An International Atomic Energy Agency (IAEA) team of experts said France has significantly strengthened its regulatory framework for nuclear and radiation safety, while noting that future challenges will require a continued focus on resource management.

The Integrated Regulatory Review Service (IRRS) team concluded an eight-day follow-up mission today to assess how France has implemented recommendations and suggestions made by a 2014 mission. The team was hosted by the Government and the Autorité de Sûreté Nucléaire (ASN), which is responsible for nuclear and radiation safety regulation in the country.

Using IAEA safety standards and international best practices, IRRS missions are designed to strengthen the effectiveness of the national regulatory infrastructure, while recognizing the responsibility of each State to ensure nuclear and radiation safety.

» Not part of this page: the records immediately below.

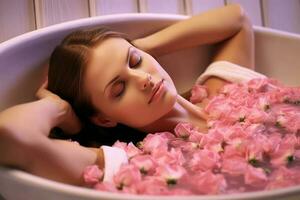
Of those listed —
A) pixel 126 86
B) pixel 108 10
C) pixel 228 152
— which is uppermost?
pixel 108 10

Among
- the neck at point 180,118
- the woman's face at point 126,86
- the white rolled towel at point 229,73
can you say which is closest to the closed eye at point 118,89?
the woman's face at point 126,86

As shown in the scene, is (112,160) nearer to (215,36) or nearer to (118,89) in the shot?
(118,89)

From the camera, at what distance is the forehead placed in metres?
0.90

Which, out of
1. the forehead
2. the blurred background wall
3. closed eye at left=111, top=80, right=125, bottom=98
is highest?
the blurred background wall

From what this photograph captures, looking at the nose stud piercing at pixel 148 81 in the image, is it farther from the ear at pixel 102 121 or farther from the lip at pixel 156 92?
the ear at pixel 102 121

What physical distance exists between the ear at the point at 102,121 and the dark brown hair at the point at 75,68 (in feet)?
0.04

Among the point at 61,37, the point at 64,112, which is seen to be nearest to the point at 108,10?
the point at 61,37

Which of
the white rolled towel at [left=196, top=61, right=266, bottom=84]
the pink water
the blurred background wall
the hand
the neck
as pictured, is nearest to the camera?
the pink water

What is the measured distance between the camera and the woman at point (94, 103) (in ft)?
2.28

The IRRS team found that 14 of the 16 recommendations made by the 2014 mission had been implemented. It said that ASN had made significant progress in enhancing its management system and developed policy statements incorporating safety culture aspects in training, self-assessment and management. Further efforts are required to secure sufficient human and financial resources, and to complete regulatory guidance documents.

“A comprehensive action plan established by ASN after the 2014 IRRS mission led to significant progress in all areas,” said team leader Bill Dean, former Director of the Office of Nuclear Reactor Regulation at the United States Nuclear Regulatory Commission. “In particular, the Government and ASN have made considerable effort in revising the legal and regulatory framework and further enhancing its alignment with the IAEA Safety Standards.”

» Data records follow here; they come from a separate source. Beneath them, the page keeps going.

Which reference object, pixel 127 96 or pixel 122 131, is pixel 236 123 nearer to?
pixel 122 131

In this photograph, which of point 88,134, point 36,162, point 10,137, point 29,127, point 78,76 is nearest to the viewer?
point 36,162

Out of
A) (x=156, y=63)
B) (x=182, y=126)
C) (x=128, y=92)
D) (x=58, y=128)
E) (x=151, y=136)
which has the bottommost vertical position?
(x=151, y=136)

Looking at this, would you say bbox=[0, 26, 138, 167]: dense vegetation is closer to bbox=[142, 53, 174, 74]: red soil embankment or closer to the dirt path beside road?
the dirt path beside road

Nuclear power generates more than 70 percent of France’s electricity, the largest share in the world. The country has 58 operating nuclear power reactors and one under construction, at Flamanville on the north-western coast.

The IRRS team provided a preliminary report on the status of implementation of the recommendations and suggestions made by the 2014 mission to the ASN and the Government to help them continue strengthening the regulatory framework. The team noted that ASN has added financial and personnel resources, while introducing efficiencies across its activities and improving its resource planning. The team said ASN should continue focusing on resource management to ensure it is able to meet upcoming challenges, including periodic safety reviews, the life extension of nuclear power plants and new responsibilities such as supply chain oversight and radioactive source security.

“I am especially happy that the IAEA made it possible to gather together a strong team with high skill levels to appraise the efforts made by ASN, after the full scope mission performed in 2014,” ASN Chairman Pierre-Franck Chevet said.

Greg Rzentkowski, Director of the IAEA’s Division of Nuclear Installation Safety, said: “The ASN is an effective regulator as evidenced by the findings of the IRRS mission.” He added that “France is the first country to complete its second cycle of IRRS Missions which is a reflection of national commitment to continuous safety improvement.”

The final mission report will be provided to the Government of France in about three months. French authorities told the IAEA they plan to make the report public.